PW: Why are you using ‘demographic’, let’s…

TMM: Well I’m talking about New Zealand First voters. This is what I’m talking about.

PW: No, no, let’s debate about that, put it in for what. So they don’t like migrants.

TMM: Yes, they don’t like migrants. On the 9th of August, NZ First was looking like the only viable coalition partner for National, the National Party released an immigration policy that basically threatened to deport immigrants who had broken any criminal law within the first four years of their residency in New Zealand, and they wouldn't be full residents within that time, and that was in the first line of the press release, and Don Brash delivered a speech that talked about fear and resentment.

PW: Well that is what reporters say.

TMM: No, this is in the National Party press release.
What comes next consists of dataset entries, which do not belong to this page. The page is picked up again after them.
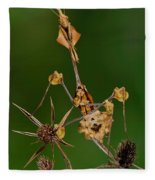 Wandering Violin Mantis Fleece Blanket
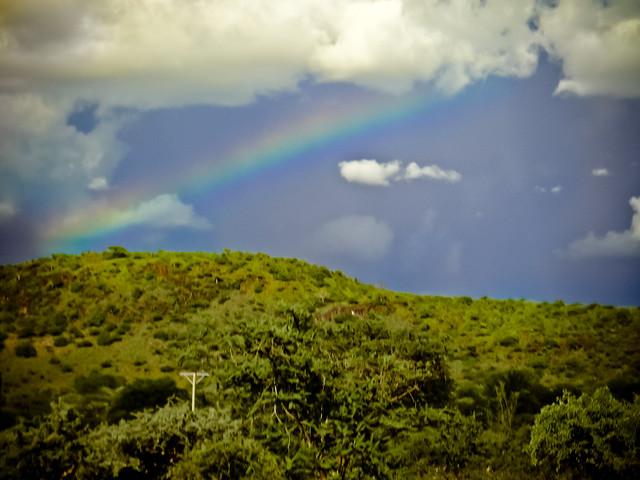 Ze East African Rainbow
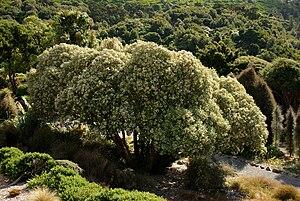 Olearia lyallii - Image: Tree Daisy Olearia lyalli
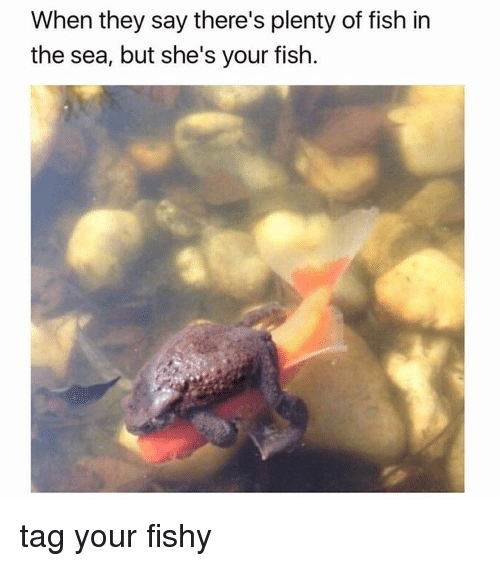 theres plenty fish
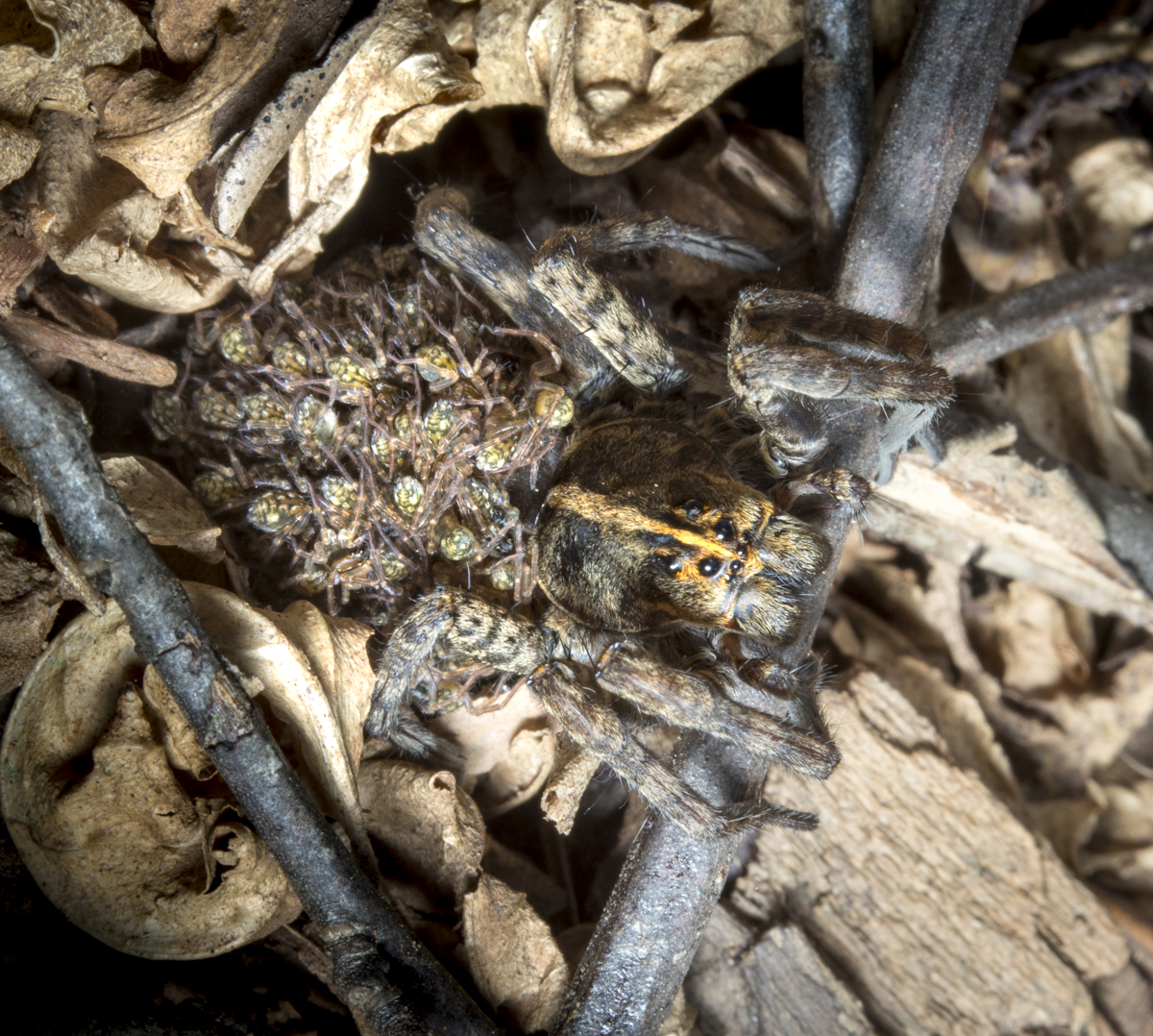 wolf spider with young on back top view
PW: National Party wouldn’t say on the 9th that we’re trying to appeal to NZ First supporters or whatever, that’s your interpretation.
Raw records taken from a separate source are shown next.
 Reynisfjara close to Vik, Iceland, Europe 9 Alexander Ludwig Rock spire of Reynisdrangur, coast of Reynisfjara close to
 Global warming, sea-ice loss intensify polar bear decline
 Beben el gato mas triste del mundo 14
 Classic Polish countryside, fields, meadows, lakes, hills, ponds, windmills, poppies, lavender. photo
TMM: I guess that’s the interpretation. It’s a pretty unanimous one among Asian commentators I have contact with, journalists, academics, media people and so forth…

[...]

PW: Are you trying to say this one is gunning at Asians.
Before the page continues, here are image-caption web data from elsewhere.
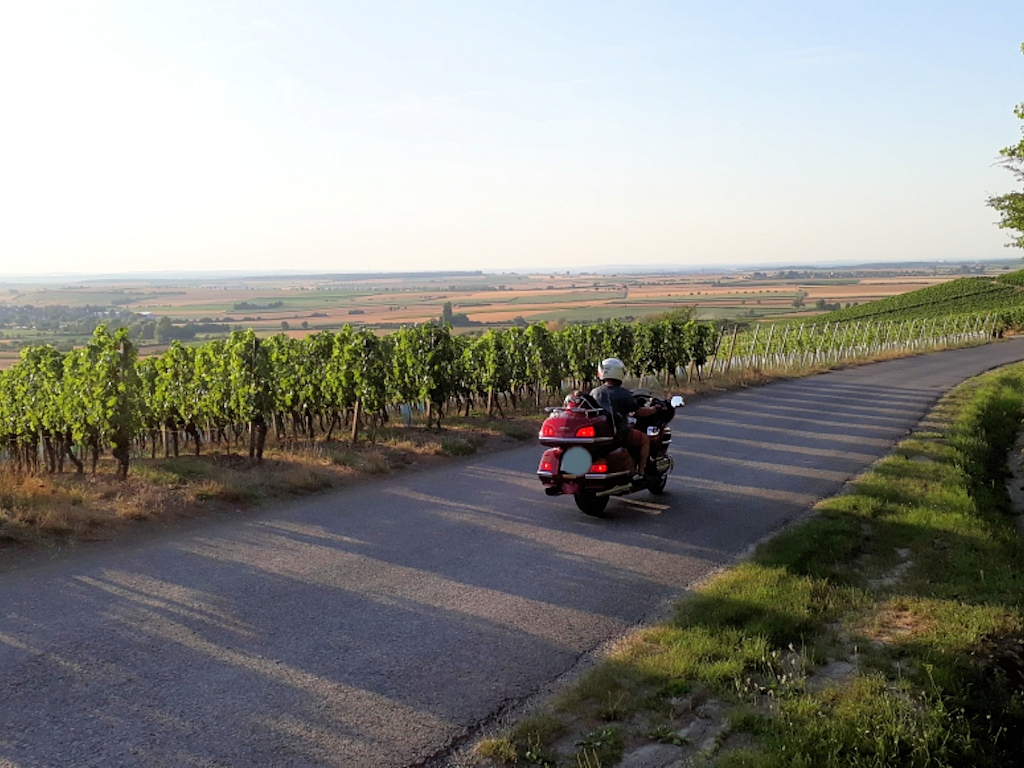 Weinland Franken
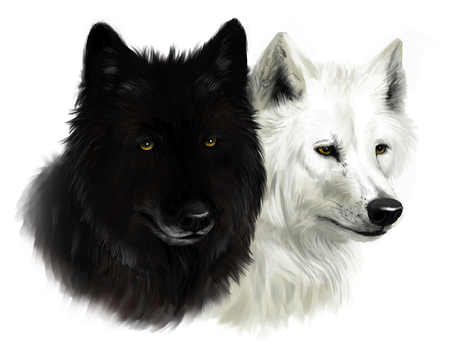 Twee wolven Stockfoto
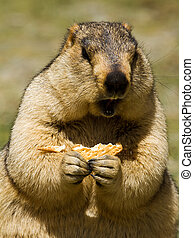 Marmot with bisquit on the meadow (Ladakh, India)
TMM: No, I’m saying that we expected better. And people in the communities are feeling betrayed, they’ve said it in the Migrant News, “why did Pansy Wong let us down? I will now vote for another party. We migrants find it hard already, this National Party policy will make it more difficult for us.”

PW: This is democracy. As far as I’m concerned, all we change is a benefit from two to four years and I’m comfortable with that position, because I think ultimately a country’s immigration policy has to balance, with consideration for the country, and also to remove some stigma, because there are a lot of talk that migrants come here on benefit, and a great majority don’t, and great majority when we consult with them and say they’re comfortable that it’s a four year benefit standdown.

TMM: Okay, just looking at the policy now… "those breaking the law will be swiftly returned to their homeland." Well that's even less specific.

PW: Yes, within those ten years, your PR will be revoked [as] under the current situation.

TMM: If you’ve been here for just under four years, you can only be deported now if you’re sentenced to five years prison. Your policy just says "those breaking the law will be swiftly returned to their homeland." Do you think they should make it more specific?

PW: The immigration spokesman and I are saying the same, and we’ve put it out, there’s no difference to the existing law.

TMM: But it’s been marketed in a strangely xenophobic way, and that’s why it shocked so many people.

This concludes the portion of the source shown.